Items from a data source:
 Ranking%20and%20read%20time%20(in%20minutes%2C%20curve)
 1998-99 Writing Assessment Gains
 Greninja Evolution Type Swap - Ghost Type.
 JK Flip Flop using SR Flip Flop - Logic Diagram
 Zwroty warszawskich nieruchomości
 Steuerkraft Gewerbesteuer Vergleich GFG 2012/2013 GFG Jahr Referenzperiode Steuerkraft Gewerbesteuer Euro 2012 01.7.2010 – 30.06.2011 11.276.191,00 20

Your objective: Transcribe the data above exactly as it reads.

Worked solution:
 Ranking%20and%20read%20time%20(in%20minutes%2C%20curve)
 1998-99 Writing Assessment Gains
 Greninja Evolution Type Swap - Ghost Type.
 JK Flip Flop using SR Flip Flop - Logic Diagram
 Zwroty warszawskich nieruchomości
 Steuerkraft Gewerbesteuer Vergleich GFG 2012/2013 GFG Jahr Referenzperiode Steuerkraft Gewerbesteuer Euro 2012 01.7.2010 – 30.06.2011 11.276.191,00 20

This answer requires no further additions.